Also, if you're a fan of alt-emo tunes listen for the duo's original songs, which are inspired by bands such as Green Day and My Chemical Romance.

"It's largely original music. I play the ukulele and flute, Chris plays the guitar and we both sing," Ackerman said.

Time well spent

During her time at Touchstone, Ackerman has worked in stage management and lighting design and starred in "Dr. Horrible," "Follies," and "Journey from the East."

Meanwhile Egging, who has directed local renditions of "The Mousetrap," "SubUrbia," "The Pillowman," "Waiting for Godot" and "Man of La Mancha," is excited to debut his first time onstage as a writer, director and main character.

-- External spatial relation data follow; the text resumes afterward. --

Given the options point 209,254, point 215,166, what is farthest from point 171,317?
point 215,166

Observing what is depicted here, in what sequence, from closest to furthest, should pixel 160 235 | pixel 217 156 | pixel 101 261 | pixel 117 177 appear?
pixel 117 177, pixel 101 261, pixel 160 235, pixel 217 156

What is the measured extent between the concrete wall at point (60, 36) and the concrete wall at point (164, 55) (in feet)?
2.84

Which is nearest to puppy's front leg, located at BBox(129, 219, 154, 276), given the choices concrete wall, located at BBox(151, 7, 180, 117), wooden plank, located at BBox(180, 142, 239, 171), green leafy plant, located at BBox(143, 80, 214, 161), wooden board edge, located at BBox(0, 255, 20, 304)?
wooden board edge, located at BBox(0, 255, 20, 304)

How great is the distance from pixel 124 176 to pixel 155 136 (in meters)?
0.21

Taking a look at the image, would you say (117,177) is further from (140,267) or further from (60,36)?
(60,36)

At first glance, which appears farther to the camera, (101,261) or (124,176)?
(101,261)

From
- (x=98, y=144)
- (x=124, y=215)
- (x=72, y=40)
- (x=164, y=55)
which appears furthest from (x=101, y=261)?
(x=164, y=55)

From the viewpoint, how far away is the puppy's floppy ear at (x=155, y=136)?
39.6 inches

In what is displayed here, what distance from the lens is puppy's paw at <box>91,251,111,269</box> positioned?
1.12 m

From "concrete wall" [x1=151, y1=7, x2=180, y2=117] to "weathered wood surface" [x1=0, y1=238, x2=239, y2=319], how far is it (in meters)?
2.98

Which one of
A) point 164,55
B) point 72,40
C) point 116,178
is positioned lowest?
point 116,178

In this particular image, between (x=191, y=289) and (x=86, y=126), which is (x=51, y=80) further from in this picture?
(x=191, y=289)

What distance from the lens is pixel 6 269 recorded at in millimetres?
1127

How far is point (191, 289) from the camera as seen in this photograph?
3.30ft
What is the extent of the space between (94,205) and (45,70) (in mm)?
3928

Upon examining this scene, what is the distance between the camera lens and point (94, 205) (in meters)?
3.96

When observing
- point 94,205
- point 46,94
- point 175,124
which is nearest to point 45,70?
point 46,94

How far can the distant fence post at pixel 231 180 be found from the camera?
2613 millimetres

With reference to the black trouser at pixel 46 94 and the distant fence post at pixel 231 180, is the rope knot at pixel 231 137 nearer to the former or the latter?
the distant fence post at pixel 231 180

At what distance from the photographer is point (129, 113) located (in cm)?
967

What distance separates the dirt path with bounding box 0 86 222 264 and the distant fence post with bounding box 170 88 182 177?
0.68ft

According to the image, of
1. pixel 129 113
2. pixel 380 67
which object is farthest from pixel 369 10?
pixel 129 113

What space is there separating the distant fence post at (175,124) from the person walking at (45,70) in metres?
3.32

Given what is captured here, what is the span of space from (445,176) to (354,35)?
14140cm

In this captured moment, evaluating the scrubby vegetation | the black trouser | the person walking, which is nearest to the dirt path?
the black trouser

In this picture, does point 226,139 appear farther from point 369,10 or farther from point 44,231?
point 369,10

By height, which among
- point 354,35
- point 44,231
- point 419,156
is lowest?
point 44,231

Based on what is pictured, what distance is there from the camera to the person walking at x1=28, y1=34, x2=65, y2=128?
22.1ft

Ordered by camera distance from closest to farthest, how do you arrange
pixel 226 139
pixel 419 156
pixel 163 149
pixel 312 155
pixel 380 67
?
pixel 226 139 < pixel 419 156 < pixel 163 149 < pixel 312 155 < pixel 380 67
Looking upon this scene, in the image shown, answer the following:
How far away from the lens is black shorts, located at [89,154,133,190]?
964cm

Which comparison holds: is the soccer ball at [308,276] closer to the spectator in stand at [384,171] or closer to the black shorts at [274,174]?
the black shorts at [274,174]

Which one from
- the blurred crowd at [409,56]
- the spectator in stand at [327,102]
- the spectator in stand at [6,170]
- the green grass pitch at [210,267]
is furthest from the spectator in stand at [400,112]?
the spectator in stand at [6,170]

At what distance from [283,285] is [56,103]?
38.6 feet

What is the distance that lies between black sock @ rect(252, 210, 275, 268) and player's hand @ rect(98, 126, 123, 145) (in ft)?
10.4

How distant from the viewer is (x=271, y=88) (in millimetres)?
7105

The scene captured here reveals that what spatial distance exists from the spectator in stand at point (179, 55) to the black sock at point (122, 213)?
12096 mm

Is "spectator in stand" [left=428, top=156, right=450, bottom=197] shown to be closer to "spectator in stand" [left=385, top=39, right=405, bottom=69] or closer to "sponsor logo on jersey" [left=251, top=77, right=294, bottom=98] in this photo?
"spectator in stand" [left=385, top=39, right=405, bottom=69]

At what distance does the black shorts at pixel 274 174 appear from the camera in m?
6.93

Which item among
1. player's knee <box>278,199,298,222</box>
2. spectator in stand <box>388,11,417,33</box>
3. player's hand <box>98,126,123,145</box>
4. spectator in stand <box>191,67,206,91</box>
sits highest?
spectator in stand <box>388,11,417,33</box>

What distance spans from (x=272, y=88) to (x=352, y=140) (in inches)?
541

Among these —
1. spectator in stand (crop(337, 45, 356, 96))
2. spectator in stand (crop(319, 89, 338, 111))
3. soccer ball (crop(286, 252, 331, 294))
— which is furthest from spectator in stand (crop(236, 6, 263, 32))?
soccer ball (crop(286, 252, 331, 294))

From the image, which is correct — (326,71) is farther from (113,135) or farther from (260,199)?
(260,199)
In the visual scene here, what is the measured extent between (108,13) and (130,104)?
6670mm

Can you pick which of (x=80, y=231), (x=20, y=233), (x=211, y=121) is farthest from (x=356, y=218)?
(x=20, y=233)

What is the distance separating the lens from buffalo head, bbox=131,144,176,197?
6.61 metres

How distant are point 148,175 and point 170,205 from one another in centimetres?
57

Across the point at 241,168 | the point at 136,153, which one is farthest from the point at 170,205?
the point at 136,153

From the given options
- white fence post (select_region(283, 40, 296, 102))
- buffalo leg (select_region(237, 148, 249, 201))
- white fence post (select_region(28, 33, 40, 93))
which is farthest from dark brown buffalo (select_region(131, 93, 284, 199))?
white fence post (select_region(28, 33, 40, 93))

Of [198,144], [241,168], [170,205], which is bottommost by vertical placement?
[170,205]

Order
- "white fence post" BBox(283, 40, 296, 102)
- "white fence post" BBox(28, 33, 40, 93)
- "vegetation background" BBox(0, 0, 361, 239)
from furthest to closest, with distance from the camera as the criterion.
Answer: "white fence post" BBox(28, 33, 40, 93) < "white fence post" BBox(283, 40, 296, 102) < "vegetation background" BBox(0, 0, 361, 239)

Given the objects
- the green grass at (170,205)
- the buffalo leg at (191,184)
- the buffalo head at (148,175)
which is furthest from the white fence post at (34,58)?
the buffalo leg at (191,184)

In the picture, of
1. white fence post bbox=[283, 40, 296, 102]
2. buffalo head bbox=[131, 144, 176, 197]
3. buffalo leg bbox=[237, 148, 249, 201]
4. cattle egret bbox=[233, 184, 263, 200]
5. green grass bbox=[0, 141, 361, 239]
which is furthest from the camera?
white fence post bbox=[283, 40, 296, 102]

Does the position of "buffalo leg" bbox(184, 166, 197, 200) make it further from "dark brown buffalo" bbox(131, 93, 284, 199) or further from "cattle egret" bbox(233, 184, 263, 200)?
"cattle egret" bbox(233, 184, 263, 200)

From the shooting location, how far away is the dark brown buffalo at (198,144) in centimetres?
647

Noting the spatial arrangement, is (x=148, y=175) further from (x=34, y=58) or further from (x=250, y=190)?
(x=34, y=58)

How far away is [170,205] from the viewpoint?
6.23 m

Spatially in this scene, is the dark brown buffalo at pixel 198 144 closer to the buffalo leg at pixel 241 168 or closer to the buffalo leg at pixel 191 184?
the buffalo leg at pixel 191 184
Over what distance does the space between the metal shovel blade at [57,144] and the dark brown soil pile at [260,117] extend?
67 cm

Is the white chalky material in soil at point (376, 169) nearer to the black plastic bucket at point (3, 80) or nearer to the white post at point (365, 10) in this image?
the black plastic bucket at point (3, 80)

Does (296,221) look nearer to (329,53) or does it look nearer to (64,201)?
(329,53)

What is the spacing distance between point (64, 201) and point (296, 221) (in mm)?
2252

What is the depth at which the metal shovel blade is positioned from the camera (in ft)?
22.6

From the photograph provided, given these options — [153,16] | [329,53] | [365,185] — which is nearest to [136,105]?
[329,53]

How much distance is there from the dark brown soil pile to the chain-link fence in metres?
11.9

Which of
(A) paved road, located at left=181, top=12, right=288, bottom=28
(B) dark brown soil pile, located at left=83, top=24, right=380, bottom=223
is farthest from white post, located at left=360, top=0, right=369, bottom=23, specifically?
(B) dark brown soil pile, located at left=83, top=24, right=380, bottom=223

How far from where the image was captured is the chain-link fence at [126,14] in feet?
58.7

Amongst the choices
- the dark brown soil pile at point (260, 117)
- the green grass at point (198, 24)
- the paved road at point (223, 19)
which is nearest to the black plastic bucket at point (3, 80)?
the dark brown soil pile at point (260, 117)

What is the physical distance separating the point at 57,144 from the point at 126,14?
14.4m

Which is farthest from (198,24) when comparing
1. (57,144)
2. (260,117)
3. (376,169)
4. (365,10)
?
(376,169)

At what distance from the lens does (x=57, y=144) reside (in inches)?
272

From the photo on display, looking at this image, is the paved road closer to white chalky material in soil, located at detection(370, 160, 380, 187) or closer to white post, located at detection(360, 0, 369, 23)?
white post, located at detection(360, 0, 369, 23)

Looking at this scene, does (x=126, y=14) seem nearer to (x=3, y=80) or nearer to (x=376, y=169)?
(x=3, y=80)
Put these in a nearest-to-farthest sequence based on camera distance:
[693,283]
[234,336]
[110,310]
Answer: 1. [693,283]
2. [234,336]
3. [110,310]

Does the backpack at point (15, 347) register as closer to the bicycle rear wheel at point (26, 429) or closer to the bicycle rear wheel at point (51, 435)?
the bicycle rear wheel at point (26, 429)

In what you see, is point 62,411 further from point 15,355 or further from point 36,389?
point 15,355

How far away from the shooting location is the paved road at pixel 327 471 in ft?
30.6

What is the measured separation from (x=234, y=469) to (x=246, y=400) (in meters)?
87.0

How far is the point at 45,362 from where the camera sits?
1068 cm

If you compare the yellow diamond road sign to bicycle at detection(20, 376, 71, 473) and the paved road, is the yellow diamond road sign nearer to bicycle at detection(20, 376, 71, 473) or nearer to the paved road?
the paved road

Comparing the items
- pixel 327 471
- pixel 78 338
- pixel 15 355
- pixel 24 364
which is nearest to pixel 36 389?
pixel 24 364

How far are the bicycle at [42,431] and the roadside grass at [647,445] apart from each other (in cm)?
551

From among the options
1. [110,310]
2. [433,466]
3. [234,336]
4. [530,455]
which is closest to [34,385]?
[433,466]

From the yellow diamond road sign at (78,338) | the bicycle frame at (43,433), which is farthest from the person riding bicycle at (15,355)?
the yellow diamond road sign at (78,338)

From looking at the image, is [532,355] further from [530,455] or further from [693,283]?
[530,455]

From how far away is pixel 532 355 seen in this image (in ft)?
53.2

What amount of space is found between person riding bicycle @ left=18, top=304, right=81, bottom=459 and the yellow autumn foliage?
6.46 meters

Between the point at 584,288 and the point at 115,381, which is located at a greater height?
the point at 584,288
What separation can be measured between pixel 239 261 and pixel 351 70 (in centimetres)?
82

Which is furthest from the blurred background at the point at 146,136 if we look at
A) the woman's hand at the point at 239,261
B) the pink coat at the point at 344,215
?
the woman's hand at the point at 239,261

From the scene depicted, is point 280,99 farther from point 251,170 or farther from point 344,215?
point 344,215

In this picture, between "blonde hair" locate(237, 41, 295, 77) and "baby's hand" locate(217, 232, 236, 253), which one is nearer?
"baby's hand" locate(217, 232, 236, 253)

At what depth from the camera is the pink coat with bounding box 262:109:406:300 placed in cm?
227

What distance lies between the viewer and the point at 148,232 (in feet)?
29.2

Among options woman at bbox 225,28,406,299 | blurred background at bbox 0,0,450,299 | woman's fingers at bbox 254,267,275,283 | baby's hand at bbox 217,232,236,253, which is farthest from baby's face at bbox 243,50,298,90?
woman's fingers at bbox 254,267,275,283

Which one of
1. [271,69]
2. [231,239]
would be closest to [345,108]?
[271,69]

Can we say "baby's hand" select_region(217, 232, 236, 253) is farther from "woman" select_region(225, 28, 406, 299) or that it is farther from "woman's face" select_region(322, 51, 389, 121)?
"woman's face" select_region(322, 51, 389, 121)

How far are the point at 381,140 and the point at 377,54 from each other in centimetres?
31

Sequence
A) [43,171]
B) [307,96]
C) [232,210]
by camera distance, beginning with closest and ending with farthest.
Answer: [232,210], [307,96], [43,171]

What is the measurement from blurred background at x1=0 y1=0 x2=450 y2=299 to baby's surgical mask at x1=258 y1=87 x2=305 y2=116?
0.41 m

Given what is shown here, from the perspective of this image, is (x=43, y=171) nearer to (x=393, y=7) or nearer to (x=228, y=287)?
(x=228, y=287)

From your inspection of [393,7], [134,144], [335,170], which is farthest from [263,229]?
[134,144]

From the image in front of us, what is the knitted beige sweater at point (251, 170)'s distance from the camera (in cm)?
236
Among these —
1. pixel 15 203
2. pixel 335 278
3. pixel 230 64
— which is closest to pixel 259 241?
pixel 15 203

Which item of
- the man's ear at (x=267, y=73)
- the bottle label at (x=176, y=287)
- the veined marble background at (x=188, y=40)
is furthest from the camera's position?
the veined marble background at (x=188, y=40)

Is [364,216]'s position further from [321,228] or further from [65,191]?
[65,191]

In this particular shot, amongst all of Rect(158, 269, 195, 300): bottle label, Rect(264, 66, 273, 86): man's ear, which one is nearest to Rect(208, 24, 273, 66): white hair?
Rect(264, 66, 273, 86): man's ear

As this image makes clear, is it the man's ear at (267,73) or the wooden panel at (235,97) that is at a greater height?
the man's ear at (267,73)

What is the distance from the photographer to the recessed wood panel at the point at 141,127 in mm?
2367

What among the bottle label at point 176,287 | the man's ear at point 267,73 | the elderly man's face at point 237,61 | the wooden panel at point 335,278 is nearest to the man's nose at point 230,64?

"It's an interesting thing to apply the skillset of the creation of the role when you're actually creating the whole thing, not just trying to apply yourself to something that someone else already wrote," he said. "I'm trying to find ways that it's not just Chris up there. It's a character of Xan dealing with his stuff."

Forever friends?

While writing the play, Ackerman and Egging examined the friendships they've collected over the years.

"There's been a lot of looking at old pictures, opening photo albums and remembering old stories," Ackerman said. "Being able to visit with our memories in a really nice way through this process."

"Being able to visit with our memories in a really nice way through this process."
Emma Ackerman, general manager of Touchstone Theatre

In fact, Egging's Xan is loosely based on an individual he once idolized.

"It caused me to look back at my relationship with my childhood best friend that has definitely seen shifts of change in how we're connected to each other," he said. "It's still the person that I can go back to if something's blowing up, it's just not the same as what it was. I hold on to this idea of these two 16-year-olds playing around, but now I think about how that relationship has morphed and been okay with it."

It's a theme everyone can relate to, they say.

"The 1990s to early 2000s may be a growing-up story for us, but we hope there are points of resonance that people of any age are going to recognize — the things that were simpler or felt simpler when we were kids. The things that gradually grew to feel more confusing and harder to remember as [we] got older and our brains started to solidify and the way we remember friendship and the way that changes," Ackerman said.

"Games We Play" runs Thursday through Sunday, Feb. 16-23, at 321 E. Fourth St.

Tickets cost $15 (students, seniors) and $25.